La seconde série est celle des « aventures ». Elle consiste en des variations imaginaires autour de problèmes philosophiques, l’être et le temps, le Désir, la vision, le sujet. Il s’agit, pour ainsi dire, d’explorer des situations dans lesquelles ces problèmes se figurent. C’est un jeu plus risqué pour le philosophe, qui doit imaginer : imaginer l’intérieur de la terre, un intérieur que l’on ne voit jamais depuis la surface ; imaginer l’alternance de la lumière et de l’éclairage dans la ville où se joue le Désir ; imaginer ensuite ce point où se concentre l’omni-voyance que semble appeler la lumière ; suivre enfin un cambrioleur qui se cherche un visage.

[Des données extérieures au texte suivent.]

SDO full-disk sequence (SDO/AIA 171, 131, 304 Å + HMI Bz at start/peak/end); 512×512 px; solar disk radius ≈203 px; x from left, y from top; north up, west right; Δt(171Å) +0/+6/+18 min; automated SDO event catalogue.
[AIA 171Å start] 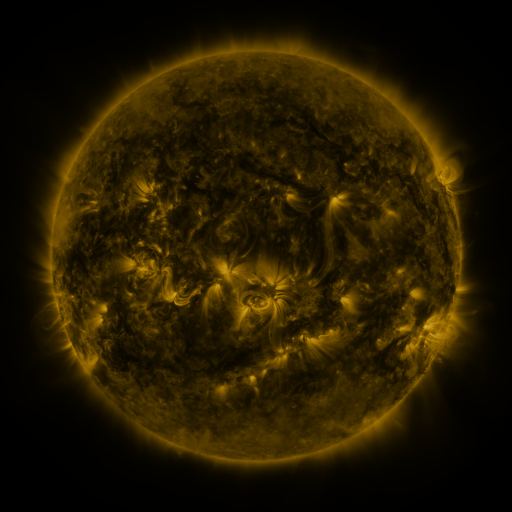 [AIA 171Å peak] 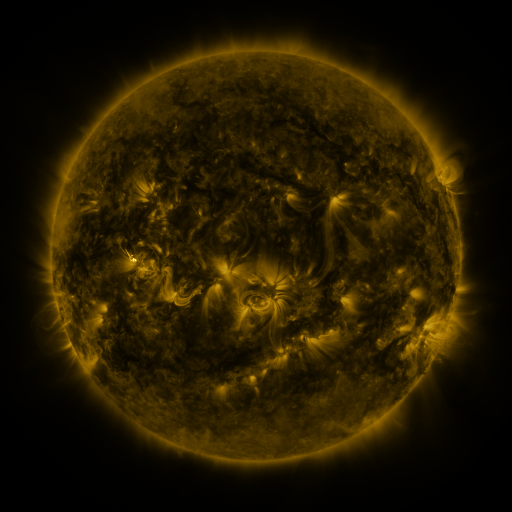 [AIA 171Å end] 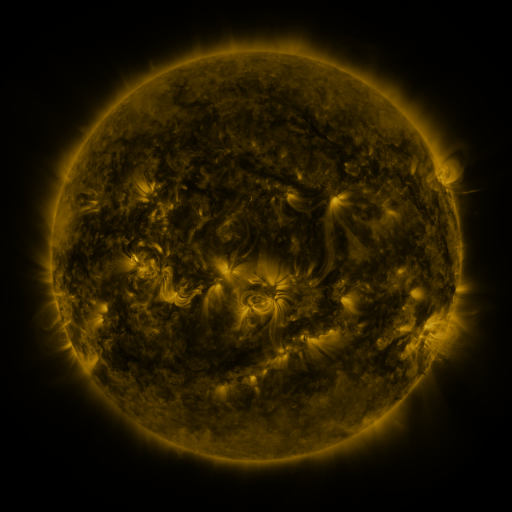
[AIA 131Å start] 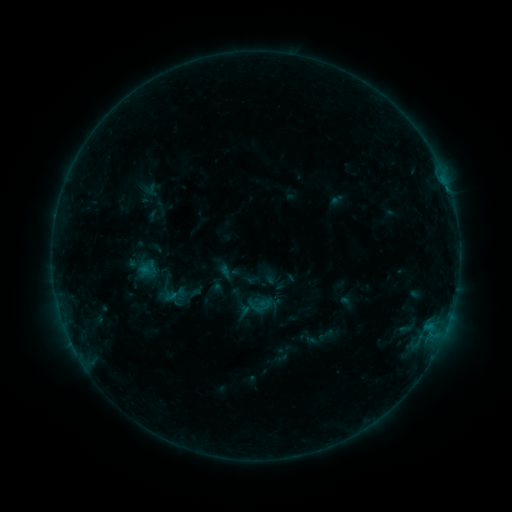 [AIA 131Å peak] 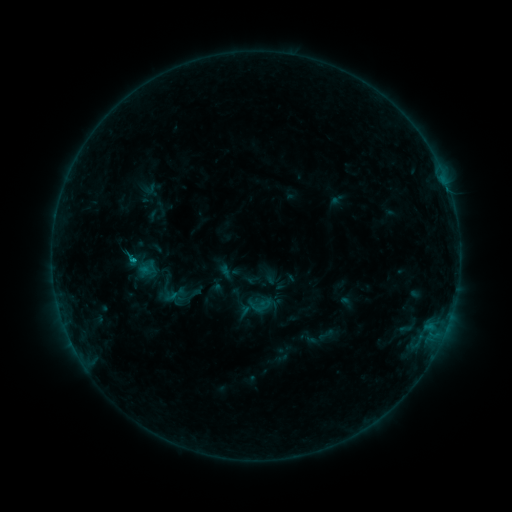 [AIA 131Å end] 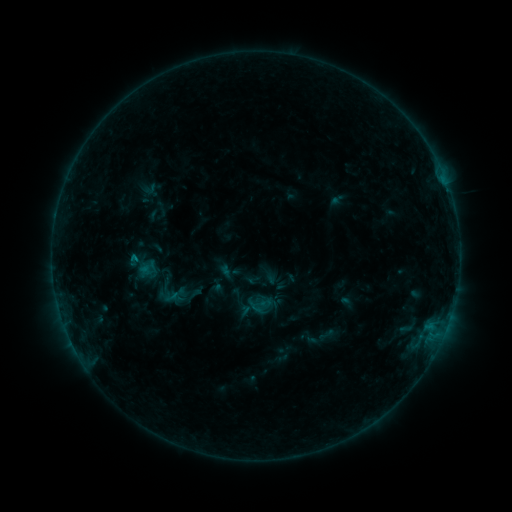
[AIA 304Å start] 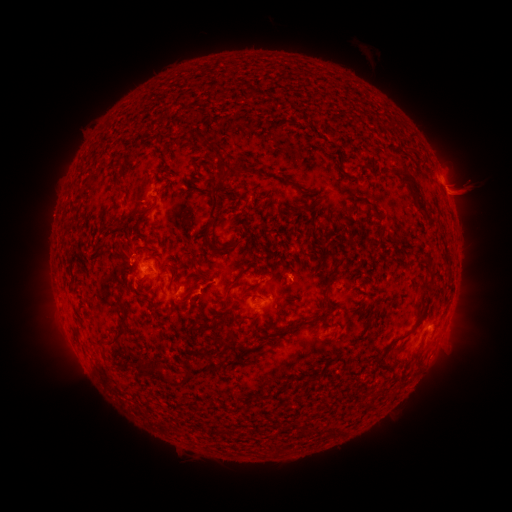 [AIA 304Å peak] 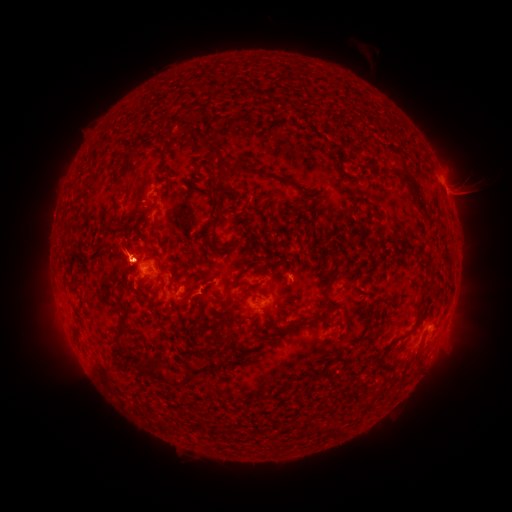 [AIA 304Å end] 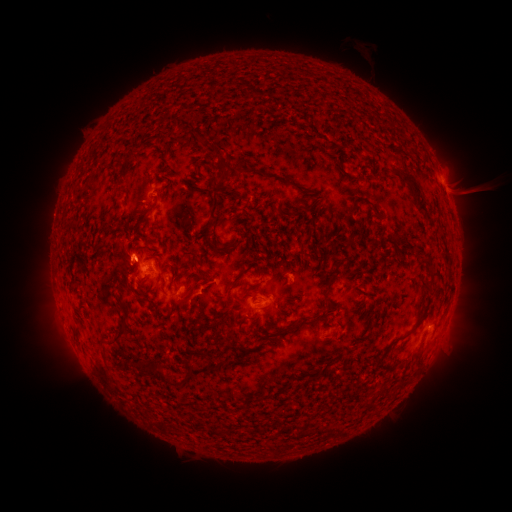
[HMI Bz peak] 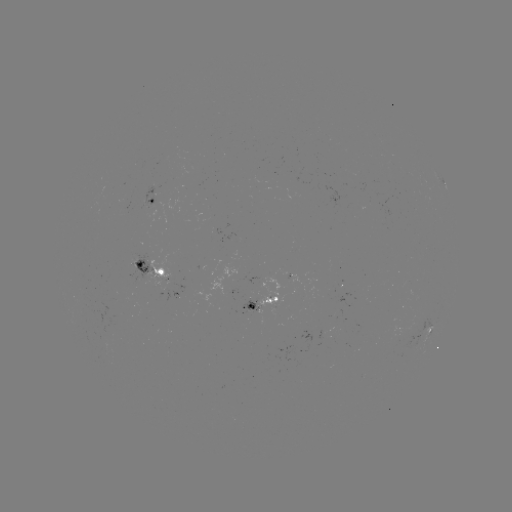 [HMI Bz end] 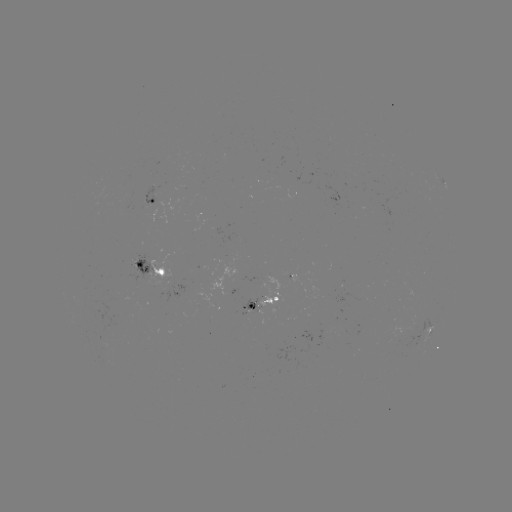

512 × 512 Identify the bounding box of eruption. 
[94, 216, 151, 298].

Si l’on veut jouer le jeu de la fiction, il faut que ces récits, sur ces deux séries, s’inscrivent dans une cosmologie, d’une part, mais, d’une autre part, s’enchaînent dans l’esprit tortueux ou, disons, désynchronisé d’un narrateur. La logique, en quelque sorte, est double puisqu’il s’agit de suivre, à la fois, les raisons de la cosmologie et le fil, la ligne brisée, d’une histoire. C’est sans doute une limite de cette méthode imaginaire, lorsqu’elle détermine, comme c’est le cas ici, le texte entier sans qu’y soit ménagée aucune plage où le philosophe puisse retrouver son langage habituel.
J’ai écrit ce texte au cours de l’été 2005, voilà à peu près trois ans. Il fait suite à une première tentative pour aborder l’imaginaire dans Une histoire de machines, de vampires et fous. Celle-ci avait ouvert pour moi deux problèmes : celui de la portée de la fiction en philosophie et celui des rapports entre les sciences et l’imaginaire. Je me suis attaqué au premier dans cette Ville aux deux lumières, avant de tenter de développer le second dans Les démons de Gödel. Je cherchais des images pour représenter un sujet absent, et un ton, une écriture, pour lier la fiction à la spéculation. C’est un peu pour moi comme une photographie ancienne. Je n’utiliserais pas sans doute aujourd’hui les mêmes images ni la même écriture. La logique double, du moins, est inhérente à la méthode et appelée par le projet même d’une cosmologie imaginaire : une métaphysique qui ne semble pouvoir s’appuyer que sur des images. Il faut alors imaginer des situations, faire varier les structures du je, pour le conduire même sous la terre, hors de la lumière, où il n’y a pas de temps.